Historias mínimas
Una mañana cualquiera regreso a casa después de bajar un momento a por el pan. Abajo, en la calle, casi en la puerta de mi casa, continúan las obras, que llevan instaladas en nuestro ecosistema desde hace, al menos, semanas. Por suerte, soy algo despistado para estas cosas y no llevo la cuenta de los días, lo que me permite no hacerme demasiada mala sangre. De vez en cuando, en una conversación casual con algún vecino de la zona, salta el exabrupto: “¡Llevamos tres meses! ¡Y lo que nos queda!”. Pero yo no sé si esto es una exageración. Es de veras que no llevo la cuenta y soy incapaz de recordar cuándo empezó todo.
El caso es que en la puerta del edificio coincido con un vecino, de nombre novelesco, que me anuncia que uno de los dos árboles de apreciable altura que se levantan junto a la fachada oeste de la casa no sobrevivirá. Me fijo y, ciertamente, mientras los que se han salvado de la tala prevista aparecen rodeados por precintos y entablillados con maderos, el árbol al que me refiero yo permanece a la gélida intemperie, señalada su sentencia en su desnudez de elementos protectores o señalíticos.

= = = = =

■ Acciones requeridas:
(1) Responde estas preguntas sobre el fragmento:
(a) ¿Qué había bajado a comprar quien narra?
(b) ¿Cuánto tiempo llevan las obras, según exclama algún vecino?
(c) ¿Junto a qué fachada de la casa están los dos árboles altos?
(2) Transcribe del fragmento el trozo que empieza con “Historias mínimas” y sigue hasta “cuándo empezó todo.”.

■ Datos registrados:
= = = = =

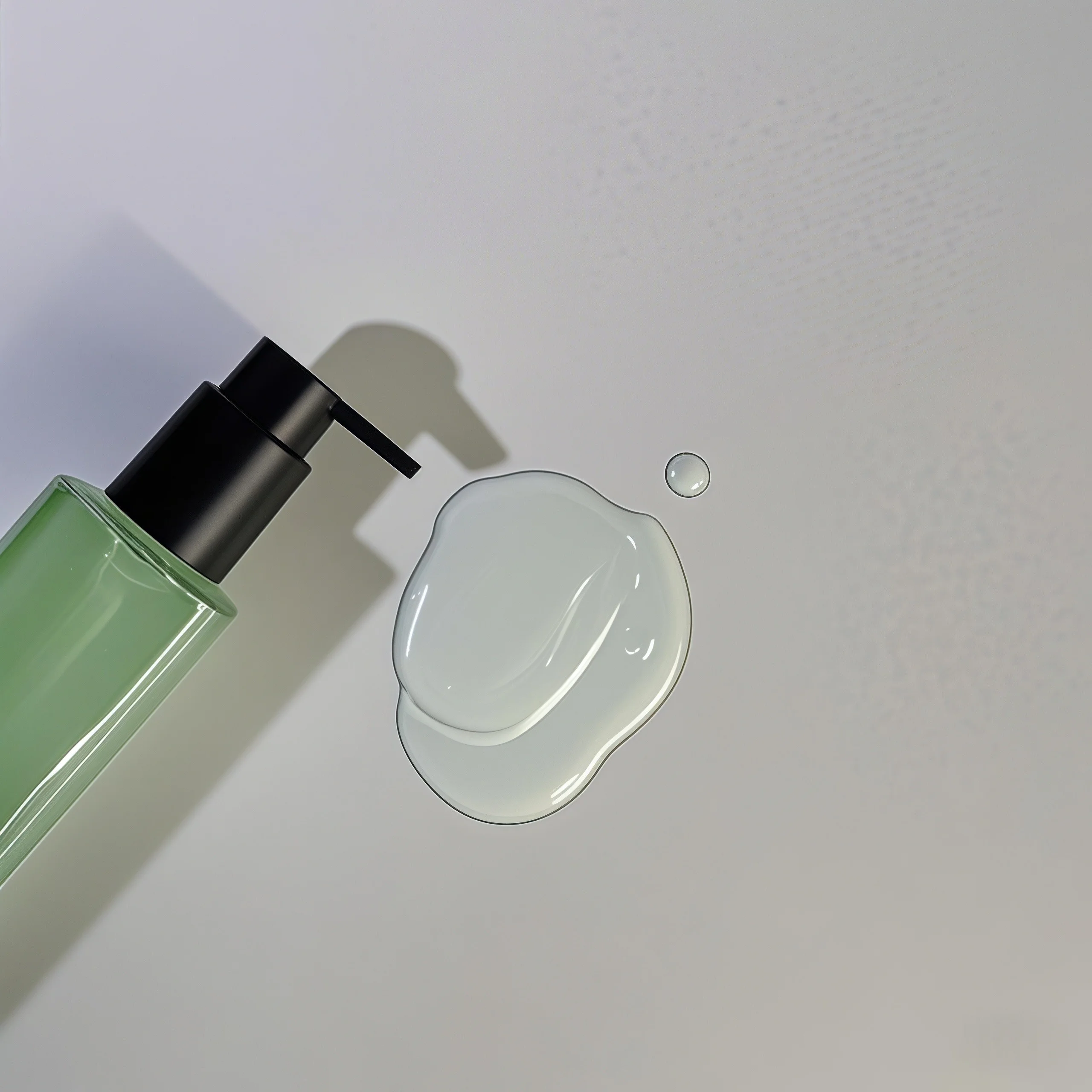 PET Plastic Square Bottle with Press Pump Sealing for Cosmetic Personal Care Packaging in Custom Colors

= = = = =

■ Respuestas por número:
(1)
(a) El pan.
(b) Tres meses.
(c) La fachada oeste.

(2)
Historias mínimas
Una mañana cualquiera regreso a casa después de bajar un momento a por el pan. Abajo, en la calle, casi en la puerta de mi casa, continúan las obras, que llevan instaladas en nuestro ecosistema desde hace, al menos, semanas. Por suerte, soy algo despistado para estas cosas y no llevo la cuenta de los días, lo que me permite no hacerme demasiada mala sangre. De vez en cuando, en una conversación casual con algún vecino de la zona, salta el exabrupto: “¡Llevamos tres meses! ¡Y lo que nos queda!”. Pero yo no sé si esto es una exageración. Es de veras que no llevo la cuenta y soy incapaz de recordar cuándo empezó todo.